Neben den bereits seit dem Vorjahr angehobenen Gebühren für Aktenkopien geißeln die Anwälte die nun geplante Verteuerung von Grund- und Firmenbuchabfragen bzw. Eintragungen ins Grundbuch. Das Gebührenwesen der Justiz erschwere insgesamt den Zugang zum Rechtsstaat maßgeblich, wird kritisiert. Vize-Präsident Stefan Prochaska sieht hier bereits eine Verletzung des Rechts auf ein faires Verfahren laut Europäischer Menschenrechtskonvention.
Zugleich wird von Seiten der Justiz die Umsetzung des elektronischen Akts urgiert. Doch selbst wenn dieser einmal auf allen Ebenen Realität würde, vermisst Auer eine Präzisierung, was das Ministerium unter einer “Datei” versteht. Deren Zustellung soll laut Entwurf des Budgetbegleitgesetzes nämlich einen Euro kosten. Die Rechtsanwälte würden aber gerne wissen, ob darunter der ganze Akt zu verstehen ist oder auch nur “einige Zeilen”.
Weiterer Kritikpunkt: Neue “Zwangsstrafen” von maximal 3.600 Euro für die verspätete Abgabe von Jahresabschlüssen für im Firmenbuch eingetragene Unternehmen, so Prochaska. Der Staat würde so maximal 108 Millionen Euro einheben können – gesetz dem Fall, dass die Hälfte der rund 60.000 betroffenen Firmen weiterhin säumig ist und ihre Bilanzen verspätet einreicht. Die Neuregelung der Kostenentscheidung stößt ebenfalls auf Ablehnung: Demnach wüssten die Verfahrensbeteiligung erst nach sämtlichen Rechtsgängen, welchen Kostenersatz das erstinstanzliche Gericht festsetzt.

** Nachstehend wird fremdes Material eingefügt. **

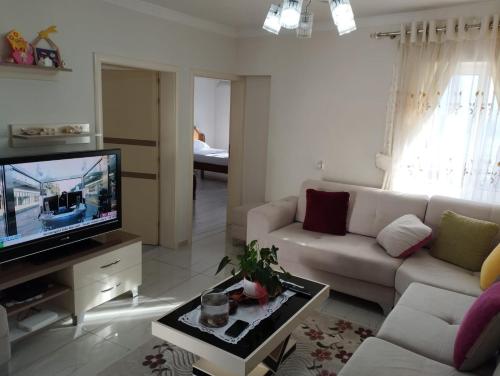 a living room with a couch and a tv at RONDO Guesthouse in Gjirokastër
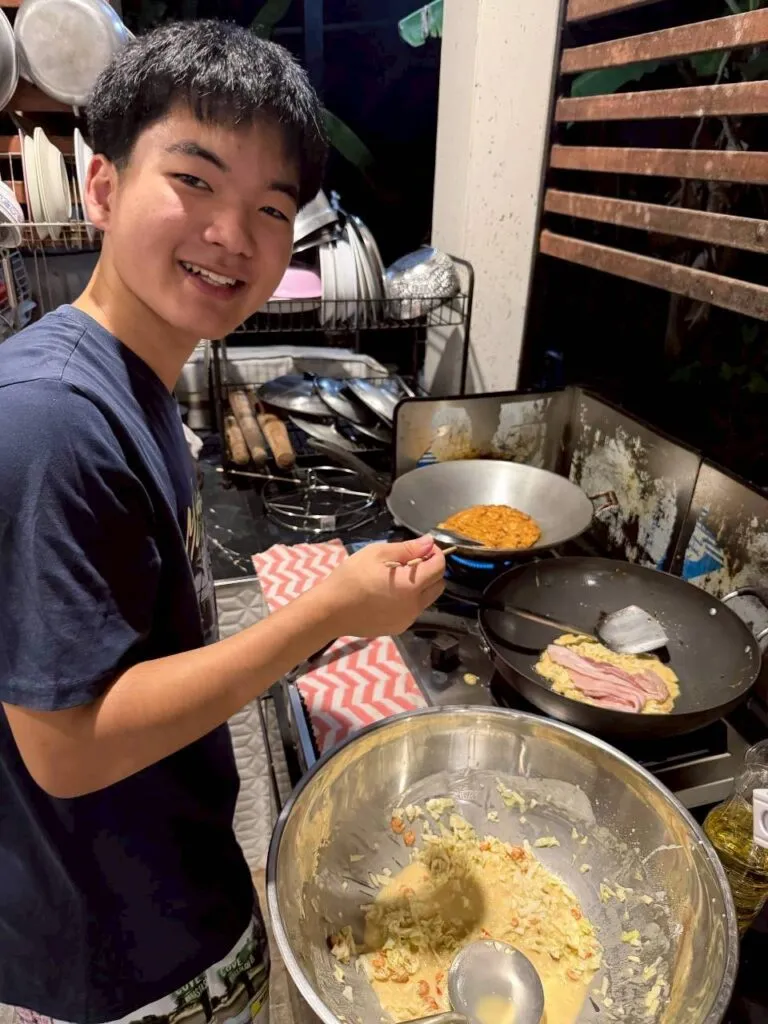 Japanese exchange student cooking Japanese food in a Thai host family kitchen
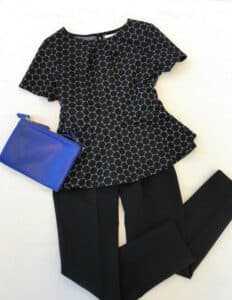 Blue polka dot blouse, pants, and purse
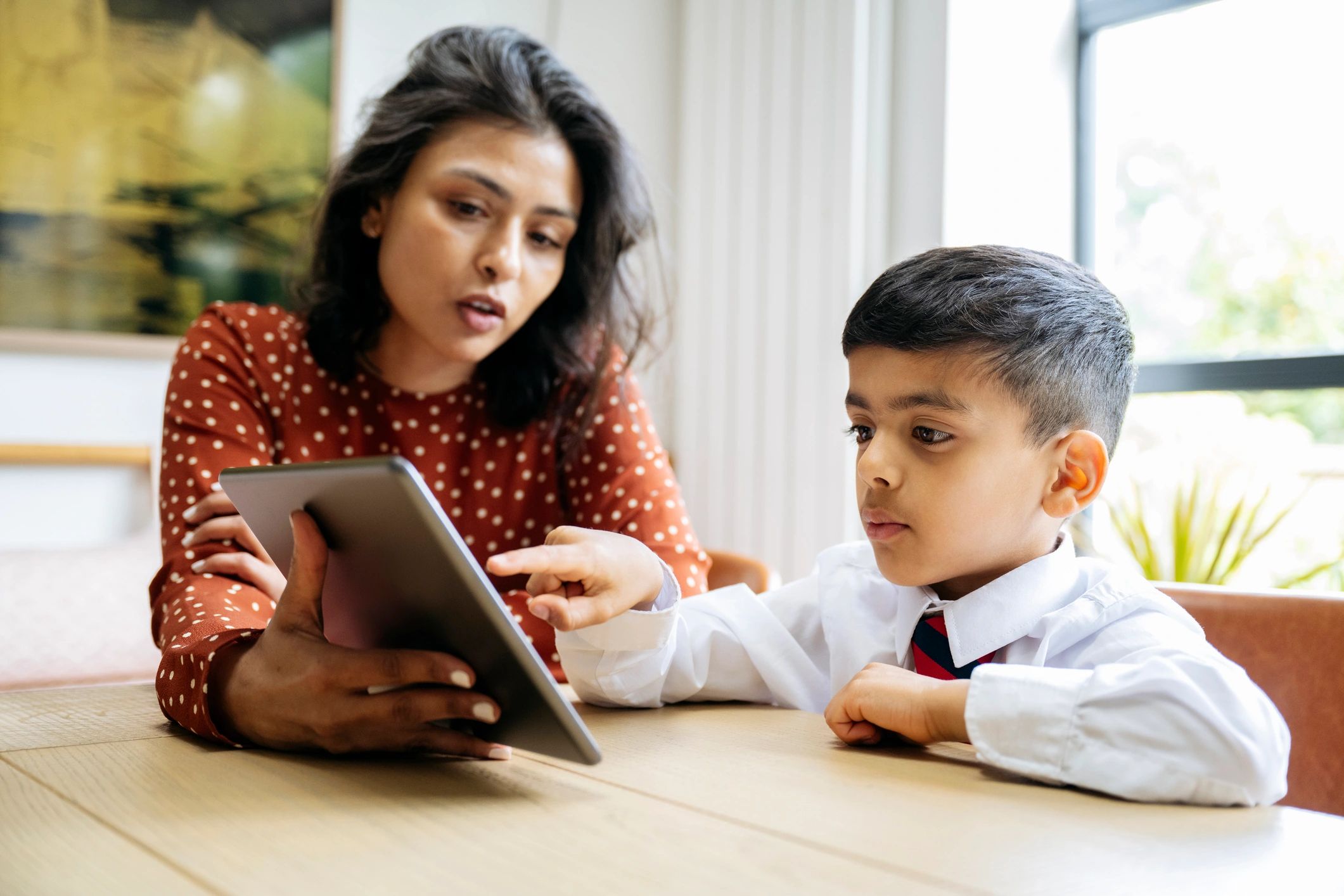Mother assisting schoolboy with homework on portable device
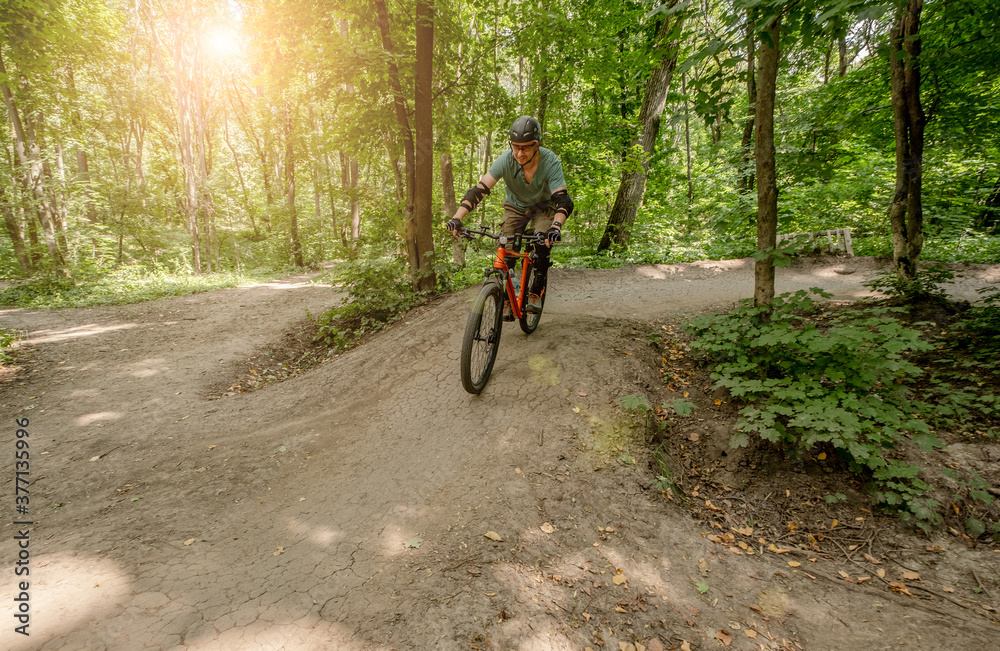 Man riding bicycle on forest road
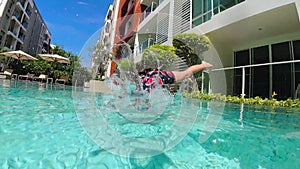 Girl is jumping to swimming pool. Slow motion video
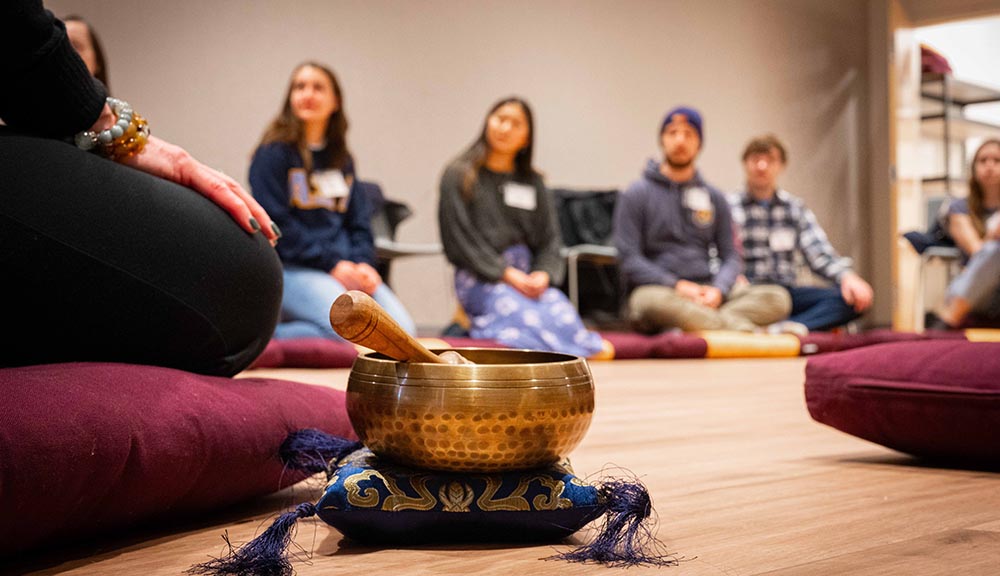 Students participate in a meditation class in the Center for Well-Being.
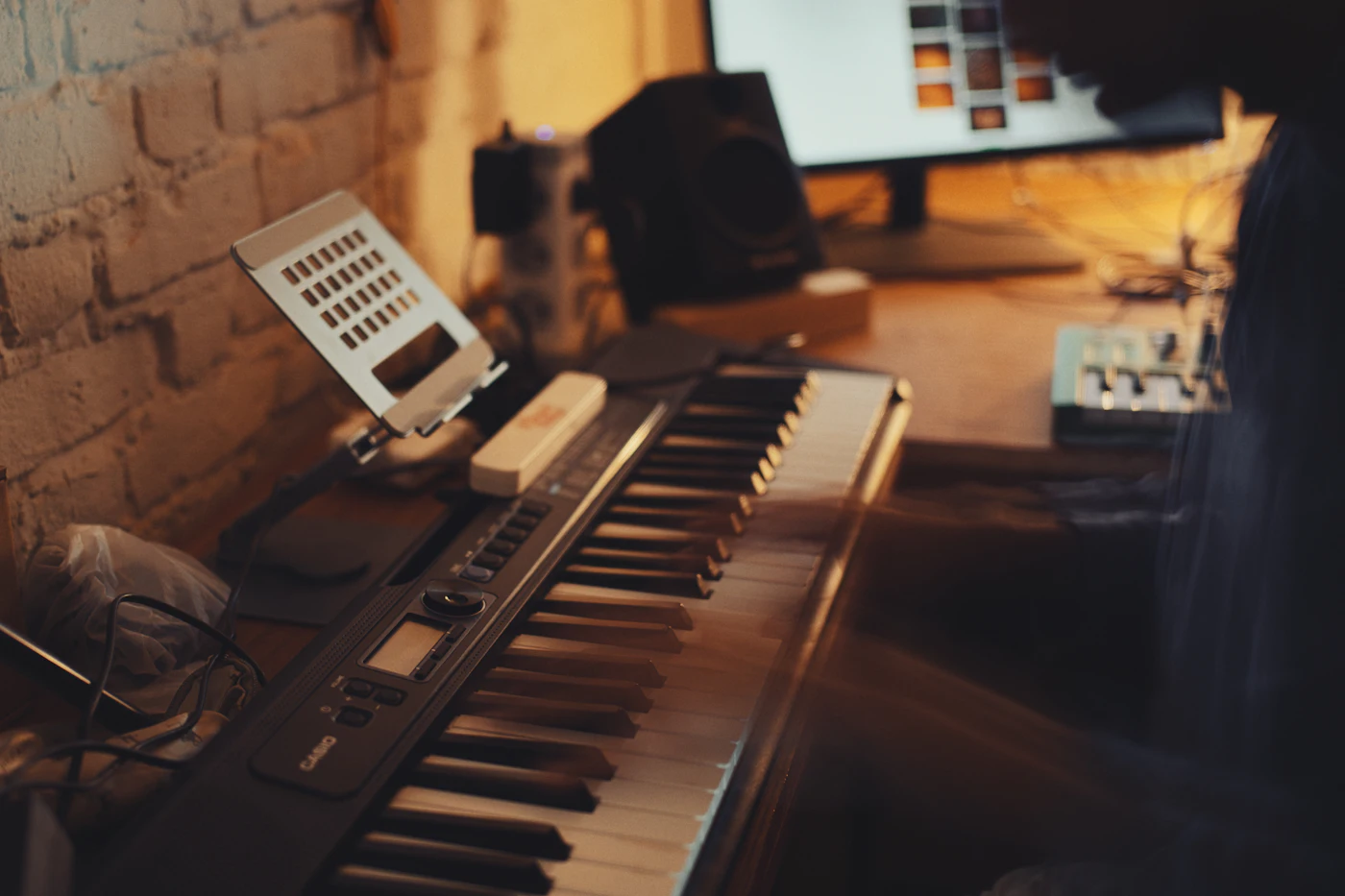 Keyboard, laptop and monitors on a desk against a brick wall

Von der Verkürzung des “Gerichtsjahres” auf fünf Monate (statt bisher neun) bei gleichzeitiger Verringerung des Entgelts halten die Rechtsanwälte ebenfalls nichts. “Hier wird wieder einmal am falschen Ort, bei Bildung und Ausbildung, gespart”, sagte Vizepräsidentin Brigitte Birnbaum. Und auch die Abschaffung der sogenannten verhandlungsfreien Zeit im Sommer und über Weihnachten will die Wiener Kammer nicht hinnehmen. Man habe mit dieser “gute Erfahrungen” gemacht, und außerdem seien ohnehin alle Beteiligten auf Urlaub und für das Verfahren nötige Informationen nicht aufzubringen.
“Unfassbar” finden die Anwälte auch die geplante Straffreiheit bei leichter fahrlässiger Körperverletzung. Demnach soll dieser Tatbestand nur mehr angeklagt werden, wenn das Opfer mehr als zwei Wochen verletzt ist. Eine Bestimmung, die die mit der Strafprozessreform eingeführte Möglichkeit, Schmerzensgeld-Ansprüche bereits im Strafverfahren geltend zu machen, konterkariere, meint Vize-Präsidentin Elisabeth Rech. Das Opfer müsse seine Ansprüche nun per Zivilverfahren durchzusetzen versuchen – “das Risiko wird auf die Schwächsten verlagert”.
Einen positiven Punkt hat die Wiener Rechtsanwaltskammer aber doch im Gesetzesentwurf gefunden: Bei Unterhaltsverfahren geht der Beschuldigte künftig straffrei, wenn er bis zum Abschluss des Verfahrens die Unterhaltsschuld beglichen hat. Rech begrüßte dies als Maßnahme mit motivationsfördernder Wirkung.